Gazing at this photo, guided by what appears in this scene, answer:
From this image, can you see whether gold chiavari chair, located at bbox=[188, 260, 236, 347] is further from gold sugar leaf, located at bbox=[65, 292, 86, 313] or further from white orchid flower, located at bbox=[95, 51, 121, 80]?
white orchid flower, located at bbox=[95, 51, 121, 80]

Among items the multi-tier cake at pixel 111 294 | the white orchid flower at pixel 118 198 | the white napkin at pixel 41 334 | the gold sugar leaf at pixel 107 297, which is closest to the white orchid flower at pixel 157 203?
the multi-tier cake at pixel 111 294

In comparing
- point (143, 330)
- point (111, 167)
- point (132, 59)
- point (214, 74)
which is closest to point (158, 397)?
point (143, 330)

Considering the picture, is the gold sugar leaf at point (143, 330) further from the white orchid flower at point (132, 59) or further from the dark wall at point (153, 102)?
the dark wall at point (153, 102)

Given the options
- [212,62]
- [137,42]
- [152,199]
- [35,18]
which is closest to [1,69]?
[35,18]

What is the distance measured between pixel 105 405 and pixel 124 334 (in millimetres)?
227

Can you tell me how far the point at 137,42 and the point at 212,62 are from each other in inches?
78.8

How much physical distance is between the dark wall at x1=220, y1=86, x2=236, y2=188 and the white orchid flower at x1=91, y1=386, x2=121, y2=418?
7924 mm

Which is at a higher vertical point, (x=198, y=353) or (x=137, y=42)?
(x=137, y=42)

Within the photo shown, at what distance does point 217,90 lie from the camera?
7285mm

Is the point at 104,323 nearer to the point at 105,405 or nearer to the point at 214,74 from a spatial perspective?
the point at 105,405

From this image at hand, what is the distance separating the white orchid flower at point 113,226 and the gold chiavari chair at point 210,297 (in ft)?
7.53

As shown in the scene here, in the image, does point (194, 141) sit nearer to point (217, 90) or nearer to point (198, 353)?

_Exercise_
Put every line of the entries above into a numbered list, leaving out the blank lines.

_Result_
1. Gazing at this photo, guided by what appears in this scene, answer:
2. From this image, can you see whether gold chiavari chair, located at bbox=[188, 260, 236, 347] is further from gold sugar leaf, located at bbox=[65, 292, 86, 313] or further from white orchid flower, located at bbox=[95, 51, 121, 80]?
3. white orchid flower, located at bbox=[95, 51, 121, 80]
4. Among items the multi-tier cake at pixel 111 294 | the white orchid flower at pixel 118 198 | the white napkin at pixel 41 334 | the gold sugar leaf at pixel 107 297, which is closest to the white orchid flower at pixel 157 203?
5. the multi-tier cake at pixel 111 294
6. In comparing
7. - point (143, 330)
8. - point (111, 167)
9. - point (132, 59)
10. - point (214, 74)
11. which is closest to point (158, 397)?
12. point (143, 330)
13. Considering the picture, is the gold sugar leaf at point (143, 330) further from the white orchid flower at point (132, 59) or further from the dark wall at point (153, 102)?
14. the dark wall at point (153, 102)
15. Given the options
16. - [212,62]
17. - [137,42]
18. - [152,199]
19. - [35,18]
20. which is closest to [1,69]?
21. [35,18]
22. What is the distance measured between pixel 105 405 and pixel 124 334 (in millimetres)?
23. 227
24. Can you tell me how far the point at 137,42 and the point at 212,62 are from each other in inches?
25. 78.8
26. How much physical distance is between the dark wall at x1=220, y1=86, x2=236, y2=188 and the white orchid flower at x1=91, y1=386, x2=121, y2=418?
27. 7924 mm
28. Which is at a higher vertical point, (x=198, y=353) or (x=137, y=42)?
29. (x=137, y=42)
30. Within the photo shown, at what distance does point 217,90 lie from the camera?
31. 7285mm
32. Is the point at 104,323 nearer to the point at 105,405 or nearer to the point at 214,74 from a spatial perspective?
33. the point at 105,405
34. From this image at hand, what is the distance separating the white orchid flower at point 113,226 and the gold chiavari chair at point 210,297 (in ft)?
35. 7.53
36. As shown in the scene here, in the image, does point (194, 141) sit nearer to point (217, 90) or nearer to point (198, 353)?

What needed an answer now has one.